◆ **Exercise directions**: Can you repeat, word for word, the part of the superheater and reheater drains text below between "Analysis of data" and "remove the condensate.", inclusive?

Superheater, reheater drains
HP superheater and reheater drain-system designs and operating practices that do not remove all condensate prior to initiation of steam flow during cold, warm, and hot startups are unable to protect the superheater and reheater tube-to-header connections, header bores, and nozzle-to-header connections from severe thermal fatigue damage. Such damage has resulted in many premature tube failures, and can be expected to cause header bore cracking and/or nozzle-to-header weld failure.
A large quantity of condensate forms in the superheaters and reheaters during the prestart purge when these heat-transfer sections behave like large air-cooled condensers. It is critical to drain this condensate as fast as it forms; do not allow it to accumulate. For all types of startups, superheater tubes heat up to near exhaust-gas temperature during the time between GT light-off and when steam begins flowing though the tubes.
Undrained condensate will migrate selectively through some tubes as steam flow is initiated, quenching (and shrinking) them. Shrinkage of these tubes, relative to still hot neighboring tubes, results in a large bending stress at the tube-to-header connection and severe thermal fatigue damage. After shutdown, thick-walled headers and steam piping remain hot for long periods. During hot starts, condensate carried by steam flow will enter and quench the still-hot upper headers and steam piping. Cracks in the header bore and outlet nozzle-to-header welds may result from such quenching.
Analysis of data gathered during the 11 assessments reveals the following:
1. All but one of the plants assessed have drain pipes that are too small to remove the quantity of condensate formed during the purge cycle in the time available prior to substantial steam flow beginning. Detailed calculations to determine condensate formation rates in superheaters and reheaters under various startup conditions, and the drain pipe sizes required to remove that amount of liquid, have been made over the years for several HRSG designs. The authors use this information in assessing drain-pipe size. As an example, each final superheater harp in a typical F-class HRSG requires the equivalent of three 2-in.-diam (5-cm) drain pipes to effectively remove the condensate.
2. Nearly all plants (91%) assessed have their flash tanks positioned at an elevation above the lower headers and none have drain pipes routed with a continuous downhill slope to the tank. During cold and warm starts from zero pressure it is impossible for condensate to flow uphill to the tank or through upwardly flowing sections of drain pipe. By the time sufficient pressure is generated to do so, and if cascading bypass valves are opened early to steam cool the reheater as they should be, steam flow has already moved the accumulated condensate through the superheater and reheater.
3. All plants have drain pipes from superheater or reheater sections that are interconnected and operate at different pressures9. This arrangement is ill-advised: When steam is flowing, the pressure in the primary superheater (the superheater upstream of the attemperator relative to steam flow) must be higher than that in the secondary superheater (the superheater downstream of the attemperator relative to steam flow).
If the drains from these sections are interconnected prior to entering the flash tank, condensate will flow from the primary superheater into the secondary superheater. While some condensate from the primary superheater may also flow to the flash tank (if its elevation is not too high) the secondary superheater will not drain and often has its condensate level rise.
Changes to the ASME Boiler & Pressure Vessel Code in 200711 mandate that interconnection of drains from superheaters or reheaters of different pressures must not be prevented from flowing, or back-flowing, because of backpressure in the common manifold, flash tank, etc. While useful for helping operators purchase new units with more effective drains, thoughtful attention to drain and flash tank arrangement is required if the desired results are to be realized.

◆ **Data listing**:
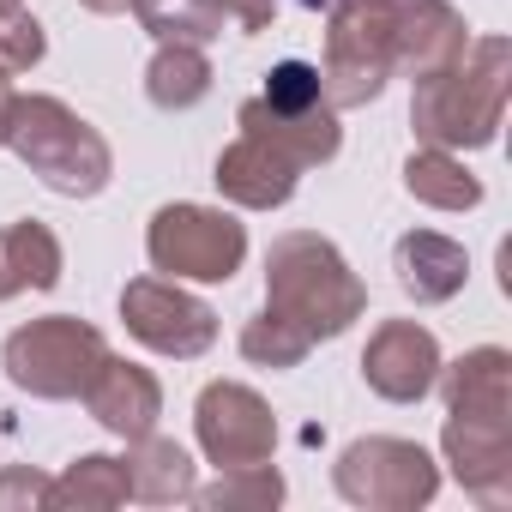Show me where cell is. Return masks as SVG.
Instances as JSON below:
<instances>
[{
	"instance_id": "obj_1",
	"label": "cell",
	"mask_w": 512,
	"mask_h": 512,
	"mask_svg": "<svg viewBox=\"0 0 512 512\" xmlns=\"http://www.w3.org/2000/svg\"><path fill=\"white\" fill-rule=\"evenodd\" d=\"M512 97V43L506 37H470L464 61L446 73L416 79L410 91V133L434 151H488L500 139Z\"/></svg>"
},
{
	"instance_id": "obj_2",
	"label": "cell",
	"mask_w": 512,
	"mask_h": 512,
	"mask_svg": "<svg viewBox=\"0 0 512 512\" xmlns=\"http://www.w3.org/2000/svg\"><path fill=\"white\" fill-rule=\"evenodd\" d=\"M266 308L302 326L314 344H332L368 314V284L350 272L344 247L332 235L284 229L266 247Z\"/></svg>"
},
{
	"instance_id": "obj_3",
	"label": "cell",
	"mask_w": 512,
	"mask_h": 512,
	"mask_svg": "<svg viewBox=\"0 0 512 512\" xmlns=\"http://www.w3.org/2000/svg\"><path fill=\"white\" fill-rule=\"evenodd\" d=\"M7 151L55 193V199H97L115 181L109 139L49 91H13L7 109Z\"/></svg>"
},
{
	"instance_id": "obj_4",
	"label": "cell",
	"mask_w": 512,
	"mask_h": 512,
	"mask_svg": "<svg viewBox=\"0 0 512 512\" xmlns=\"http://www.w3.org/2000/svg\"><path fill=\"white\" fill-rule=\"evenodd\" d=\"M398 13H404V0H332L320 91L338 115L368 109L398 79Z\"/></svg>"
},
{
	"instance_id": "obj_5",
	"label": "cell",
	"mask_w": 512,
	"mask_h": 512,
	"mask_svg": "<svg viewBox=\"0 0 512 512\" xmlns=\"http://www.w3.org/2000/svg\"><path fill=\"white\" fill-rule=\"evenodd\" d=\"M103 356H109V338L79 314L25 320L0 344V368H7L13 392L43 398V404H73L91 386V374L103 368Z\"/></svg>"
},
{
	"instance_id": "obj_6",
	"label": "cell",
	"mask_w": 512,
	"mask_h": 512,
	"mask_svg": "<svg viewBox=\"0 0 512 512\" xmlns=\"http://www.w3.org/2000/svg\"><path fill=\"white\" fill-rule=\"evenodd\" d=\"M145 260L157 278L175 284H229L247 266V223L199 199L157 205L145 223Z\"/></svg>"
},
{
	"instance_id": "obj_7",
	"label": "cell",
	"mask_w": 512,
	"mask_h": 512,
	"mask_svg": "<svg viewBox=\"0 0 512 512\" xmlns=\"http://www.w3.org/2000/svg\"><path fill=\"white\" fill-rule=\"evenodd\" d=\"M332 488L356 512H422L440 494V458L404 434H362L338 452Z\"/></svg>"
},
{
	"instance_id": "obj_8",
	"label": "cell",
	"mask_w": 512,
	"mask_h": 512,
	"mask_svg": "<svg viewBox=\"0 0 512 512\" xmlns=\"http://www.w3.org/2000/svg\"><path fill=\"white\" fill-rule=\"evenodd\" d=\"M121 326L133 344H145L151 356H169V362H199L217 344V308L157 272L121 284Z\"/></svg>"
},
{
	"instance_id": "obj_9",
	"label": "cell",
	"mask_w": 512,
	"mask_h": 512,
	"mask_svg": "<svg viewBox=\"0 0 512 512\" xmlns=\"http://www.w3.org/2000/svg\"><path fill=\"white\" fill-rule=\"evenodd\" d=\"M193 446L205 464H266L278 458V416L247 380H211L193 398Z\"/></svg>"
},
{
	"instance_id": "obj_10",
	"label": "cell",
	"mask_w": 512,
	"mask_h": 512,
	"mask_svg": "<svg viewBox=\"0 0 512 512\" xmlns=\"http://www.w3.org/2000/svg\"><path fill=\"white\" fill-rule=\"evenodd\" d=\"M440 338L422 320H380L362 350V380L386 404H422L440 380Z\"/></svg>"
},
{
	"instance_id": "obj_11",
	"label": "cell",
	"mask_w": 512,
	"mask_h": 512,
	"mask_svg": "<svg viewBox=\"0 0 512 512\" xmlns=\"http://www.w3.org/2000/svg\"><path fill=\"white\" fill-rule=\"evenodd\" d=\"M440 464L452 470V482L500 512L512 506V422H476V416H446L440 422Z\"/></svg>"
},
{
	"instance_id": "obj_12",
	"label": "cell",
	"mask_w": 512,
	"mask_h": 512,
	"mask_svg": "<svg viewBox=\"0 0 512 512\" xmlns=\"http://www.w3.org/2000/svg\"><path fill=\"white\" fill-rule=\"evenodd\" d=\"M211 181H217L223 205H235V211H284V205L296 199V187H302V169H296L284 151H272L266 139L235 133V139L217 151Z\"/></svg>"
},
{
	"instance_id": "obj_13",
	"label": "cell",
	"mask_w": 512,
	"mask_h": 512,
	"mask_svg": "<svg viewBox=\"0 0 512 512\" xmlns=\"http://www.w3.org/2000/svg\"><path fill=\"white\" fill-rule=\"evenodd\" d=\"M79 398H85L91 422H97L103 434H115L121 446L139 440V434H151V428L163 422V380H157L151 368L115 356V350L103 356V368L91 374V386H85Z\"/></svg>"
},
{
	"instance_id": "obj_14",
	"label": "cell",
	"mask_w": 512,
	"mask_h": 512,
	"mask_svg": "<svg viewBox=\"0 0 512 512\" xmlns=\"http://www.w3.org/2000/svg\"><path fill=\"white\" fill-rule=\"evenodd\" d=\"M470 49V25L452 0H404L398 13V79H428L458 67Z\"/></svg>"
},
{
	"instance_id": "obj_15",
	"label": "cell",
	"mask_w": 512,
	"mask_h": 512,
	"mask_svg": "<svg viewBox=\"0 0 512 512\" xmlns=\"http://www.w3.org/2000/svg\"><path fill=\"white\" fill-rule=\"evenodd\" d=\"M392 272H398V290L416 308H440V302L464 296L470 253L452 235H440V229H404L398 247H392Z\"/></svg>"
},
{
	"instance_id": "obj_16",
	"label": "cell",
	"mask_w": 512,
	"mask_h": 512,
	"mask_svg": "<svg viewBox=\"0 0 512 512\" xmlns=\"http://www.w3.org/2000/svg\"><path fill=\"white\" fill-rule=\"evenodd\" d=\"M235 127L253 133V139H266L272 151H284L302 175L320 169V163H332V157L344 151V121H338V109L284 115V109H272V103H260V97H247V103L235 109Z\"/></svg>"
},
{
	"instance_id": "obj_17",
	"label": "cell",
	"mask_w": 512,
	"mask_h": 512,
	"mask_svg": "<svg viewBox=\"0 0 512 512\" xmlns=\"http://www.w3.org/2000/svg\"><path fill=\"white\" fill-rule=\"evenodd\" d=\"M434 392L446 398V416H476V422H512V350L476 344L458 362H440Z\"/></svg>"
},
{
	"instance_id": "obj_18",
	"label": "cell",
	"mask_w": 512,
	"mask_h": 512,
	"mask_svg": "<svg viewBox=\"0 0 512 512\" xmlns=\"http://www.w3.org/2000/svg\"><path fill=\"white\" fill-rule=\"evenodd\" d=\"M121 464H127V488H133L139 506H187L193 488H199V464H193V452H187L181 440L157 434V428L139 434V440H127Z\"/></svg>"
},
{
	"instance_id": "obj_19",
	"label": "cell",
	"mask_w": 512,
	"mask_h": 512,
	"mask_svg": "<svg viewBox=\"0 0 512 512\" xmlns=\"http://www.w3.org/2000/svg\"><path fill=\"white\" fill-rule=\"evenodd\" d=\"M127 464L115 452H79L61 476H49V512H115L127 506Z\"/></svg>"
},
{
	"instance_id": "obj_20",
	"label": "cell",
	"mask_w": 512,
	"mask_h": 512,
	"mask_svg": "<svg viewBox=\"0 0 512 512\" xmlns=\"http://www.w3.org/2000/svg\"><path fill=\"white\" fill-rule=\"evenodd\" d=\"M404 193L428 211H476L482 205V175H470V163L458 151L416 145L404 157Z\"/></svg>"
},
{
	"instance_id": "obj_21",
	"label": "cell",
	"mask_w": 512,
	"mask_h": 512,
	"mask_svg": "<svg viewBox=\"0 0 512 512\" xmlns=\"http://www.w3.org/2000/svg\"><path fill=\"white\" fill-rule=\"evenodd\" d=\"M211 61H205V49L199 43H157V55L145 61V97H151V109H163V115H187V109H199L205 97H211Z\"/></svg>"
},
{
	"instance_id": "obj_22",
	"label": "cell",
	"mask_w": 512,
	"mask_h": 512,
	"mask_svg": "<svg viewBox=\"0 0 512 512\" xmlns=\"http://www.w3.org/2000/svg\"><path fill=\"white\" fill-rule=\"evenodd\" d=\"M284 494H290V482H284V470L266 458V464L217 470L211 482L193 488V506H205V512H272V506H284Z\"/></svg>"
},
{
	"instance_id": "obj_23",
	"label": "cell",
	"mask_w": 512,
	"mask_h": 512,
	"mask_svg": "<svg viewBox=\"0 0 512 512\" xmlns=\"http://www.w3.org/2000/svg\"><path fill=\"white\" fill-rule=\"evenodd\" d=\"M133 19L151 43H199L211 49L223 37V7L217 0H133Z\"/></svg>"
},
{
	"instance_id": "obj_24",
	"label": "cell",
	"mask_w": 512,
	"mask_h": 512,
	"mask_svg": "<svg viewBox=\"0 0 512 512\" xmlns=\"http://www.w3.org/2000/svg\"><path fill=\"white\" fill-rule=\"evenodd\" d=\"M235 350H241V362H247V368H272V374H290V368H302V362H308L314 338H308L302 326H290L284 314L260 308V314H253V320L241 326Z\"/></svg>"
},
{
	"instance_id": "obj_25",
	"label": "cell",
	"mask_w": 512,
	"mask_h": 512,
	"mask_svg": "<svg viewBox=\"0 0 512 512\" xmlns=\"http://www.w3.org/2000/svg\"><path fill=\"white\" fill-rule=\"evenodd\" d=\"M7 241H13V266H19L25 290L49 296V290L61 284V272H67V247H61V235H55L49 223H37V217H13V223H7Z\"/></svg>"
},
{
	"instance_id": "obj_26",
	"label": "cell",
	"mask_w": 512,
	"mask_h": 512,
	"mask_svg": "<svg viewBox=\"0 0 512 512\" xmlns=\"http://www.w3.org/2000/svg\"><path fill=\"white\" fill-rule=\"evenodd\" d=\"M253 97L272 103V109H284V115L332 109V103H326V91H320V67H314V61H278V67L266 73V85L253 91Z\"/></svg>"
},
{
	"instance_id": "obj_27",
	"label": "cell",
	"mask_w": 512,
	"mask_h": 512,
	"mask_svg": "<svg viewBox=\"0 0 512 512\" xmlns=\"http://www.w3.org/2000/svg\"><path fill=\"white\" fill-rule=\"evenodd\" d=\"M49 55V31L37 25V13H0V79H25L37 73Z\"/></svg>"
},
{
	"instance_id": "obj_28",
	"label": "cell",
	"mask_w": 512,
	"mask_h": 512,
	"mask_svg": "<svg viewBox=\"0 0 512 512\" xmlns=\"http://www.w3.org/2000/svg\"><path fill=\"white\" fill-rule=\"evenodd\" d=\"M0 512H49V476L31 464L0 470Z\"/></svg>"
},
{
	"instance_id": "obj_29",
	"label": "cell",
	"mask_w": 512,
	"mask_h": 512,
	"mask_svg": "<svg viewBox=\"0 0 512 512\" xmlns=\"http://www.w3.org/2000/svg\"><path fill=\"white\" fill-rule=\"evenodd\" d=\"M217 7H223L229 25H241V37H260L278 19V0H217Z\"/></svg>"
},
{
	"instance_id": "obj_30",
	"label": "cell",
	"mask_w": 512,
	"mask_h": 512,
	"mask_svg": "<svg viewBox=\"0 0 512 512\" xmlns=\"http://www.w3.org/2000/svg\"><path fill=\"white\" fill-rule=\"evenodd\" d=\"M13 296H25V278H19V266H13V241H7V223H0V302H13Z\"/></svg>"
},
{
	"instance_id": "obj_31",
	"label": "cell",
	"mask_w": 512,
	"mask_h": 512,
	"mask_svg": "<svg viewBox=\"0 0 512 512\" xmlns=\"http://www.w3.org/2000/svg\"><path fill=\"white\" fill-rule=\"evenodd\" d=\"M85 13H97V19H115V13H133V0H79Z\"/></svg>"
},
{
	"instance_id": "obj_32",
	"label": "cell",
	"mask_w": 512,
	"mask_h": 512,
	"mask_svg": "<svg viewBox=\"0 0 512 512\" xmlns=\"http://www.w3.org/2000/svg\"><path fill=\"white\" fill-rule=\"evenodd\" d=\"M7 109H13V79H0V151H7Z\"/></svg>"
},
{
	"instance_id": "obj_33",
	"label": "cell",
	"mask_w": 512,
	"mask_h": 512,
	"mask_svg": "<svg viewBox=\"0 0 512 512\" xmlns=\"http://www.w3.org/2000/svg\"><path fill=\"white\" fill-rule=\"evenodd\" d=\"M25 7V0H0V13H19Z\"/></svg>"
}]
</instances>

◆ **Solution**:
Analysis of data gathered during the 11 assessments reveals the following:
1. All but one of the plants assessed have drain pipes that are too small to remove the quantity of condensate formed during the purge cycle in the time available prior to substantial steam flow beginning. Detailed calculations to determine condensate formation rates in superheaters and reheaters under various startup conditions, and the drain pipe sizes required to remove that amount of liquid, have been made over the years for several HRSG designs. The authors use this information in assessing drain-pipe size. As an example, each final superheater harp in a typical F-class HRSG requires the equivalent of three 2-in.-diam (5-cm) drain pipes to effectively remove the condensate.